Salute

Zika e microcefalia: la prova finale

Anche i test su animali ribadiscono il legame fra l'infezione e la grave malformazione. Era la sola conferma che ancora mancava.

Una ricerca condotta su topi e pubblicata su Nature dimostra che i piccoli nati da madri infettate da Zika durante la gravidanza hanno un ritardo nella crescita e gravi danni cerebrali, che richiamano quelli osservati nei figli delle donne colpite dall'infezione in Brasile. La dimostrazione sugli animali era l'ultima prova che mancava alle indagini che finora hanno collegato il virus alla microcefalia, e rappresenta quindi la conferma definitiva.

dalla madre al feto. Nello studio pubblicato su Nature questa settimana, i ricercatori dell'Università di San Paolo e di altri istituti, per lo più brasiliani, hanno inoculato nelle topoline incinte l'agente infettivo, isolato da un malato. I loro piccoli avevano uno sviluppo ridotto del cervello, in particolare nella zona della corteccia, e altre caratteristiche riconducibili a un danno neurologico avvenuto nella prima parte della gravidanza. Inoltre, tracce del virus sono state trovate in diversi tessuti.

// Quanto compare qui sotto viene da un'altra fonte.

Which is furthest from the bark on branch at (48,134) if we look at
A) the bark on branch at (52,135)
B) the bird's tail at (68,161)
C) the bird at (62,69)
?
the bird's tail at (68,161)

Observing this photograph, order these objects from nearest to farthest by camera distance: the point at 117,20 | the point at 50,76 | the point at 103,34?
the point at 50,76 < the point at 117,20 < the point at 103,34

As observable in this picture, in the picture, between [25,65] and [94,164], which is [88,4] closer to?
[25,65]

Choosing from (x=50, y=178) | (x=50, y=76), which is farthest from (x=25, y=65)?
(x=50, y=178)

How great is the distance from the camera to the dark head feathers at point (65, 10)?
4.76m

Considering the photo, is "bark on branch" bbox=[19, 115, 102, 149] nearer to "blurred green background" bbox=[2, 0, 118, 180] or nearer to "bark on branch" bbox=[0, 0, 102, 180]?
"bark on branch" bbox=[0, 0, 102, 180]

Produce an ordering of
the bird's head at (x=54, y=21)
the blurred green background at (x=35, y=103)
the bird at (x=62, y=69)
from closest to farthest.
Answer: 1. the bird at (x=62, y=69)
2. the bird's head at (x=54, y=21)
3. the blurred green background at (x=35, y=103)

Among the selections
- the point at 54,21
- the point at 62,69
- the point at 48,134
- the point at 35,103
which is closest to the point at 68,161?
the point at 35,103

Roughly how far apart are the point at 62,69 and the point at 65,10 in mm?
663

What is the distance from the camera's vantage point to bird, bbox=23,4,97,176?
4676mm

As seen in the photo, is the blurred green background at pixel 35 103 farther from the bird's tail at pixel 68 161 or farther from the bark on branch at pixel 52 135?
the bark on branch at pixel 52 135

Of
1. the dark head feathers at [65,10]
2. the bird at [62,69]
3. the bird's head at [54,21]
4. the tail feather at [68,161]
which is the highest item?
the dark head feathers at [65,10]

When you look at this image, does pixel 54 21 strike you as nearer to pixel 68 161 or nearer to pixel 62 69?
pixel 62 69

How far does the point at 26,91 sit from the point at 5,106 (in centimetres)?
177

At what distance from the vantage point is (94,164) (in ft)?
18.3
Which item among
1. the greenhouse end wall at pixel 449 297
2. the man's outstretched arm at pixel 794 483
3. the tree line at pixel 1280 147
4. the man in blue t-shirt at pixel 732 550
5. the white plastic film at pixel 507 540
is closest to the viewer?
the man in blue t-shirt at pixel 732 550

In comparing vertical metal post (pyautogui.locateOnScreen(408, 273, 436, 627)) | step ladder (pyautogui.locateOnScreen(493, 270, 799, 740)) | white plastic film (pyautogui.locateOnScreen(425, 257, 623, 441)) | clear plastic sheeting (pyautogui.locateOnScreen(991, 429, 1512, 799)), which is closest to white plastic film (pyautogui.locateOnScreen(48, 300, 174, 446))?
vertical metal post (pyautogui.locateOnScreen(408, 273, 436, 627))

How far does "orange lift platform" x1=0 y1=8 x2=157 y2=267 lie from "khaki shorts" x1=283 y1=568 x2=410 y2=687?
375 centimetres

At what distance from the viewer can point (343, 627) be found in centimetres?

Questi fenomeni non si sono osservati in una seconda serie di test, che ha analizzato i piccoli nati da topoline appartenenti a una varietà diversa, ma anch'esse infettate con Zika quando erano incinte. I ricercatori ritengono che a proteggerli possa essere stato il sistema immunitario particolarmente reattivo in questo ceppo, che potrebbe aver annientato l'agente infettivo prima che attraversasse la placenta.

staminali ko. Con esperimenti in laboratorio, il gruppo di ricercatori ha anche dimostrato che il virus infetta le cellule progenitrici dei neuroni, che dovrebbero dare origine alle altre cellule cerebrali, impedendo così il corretto sviluppo del cervello. Questi test sono stati condotti in laboratorio, su tessuto nervoso ottenuto a partire da staminali.

nuova variante. Anche se Zika ha determinato in passato altre piccole epidemie, in Africa e in micronesia, la microcefalia non era mai stata osservata prima. Gli scienziati ipotizzano quindi che la malformazione possa essere legata al tipo di virus che si è diffuso in Brasile, leggermente diverso da quelli che circolano altrove.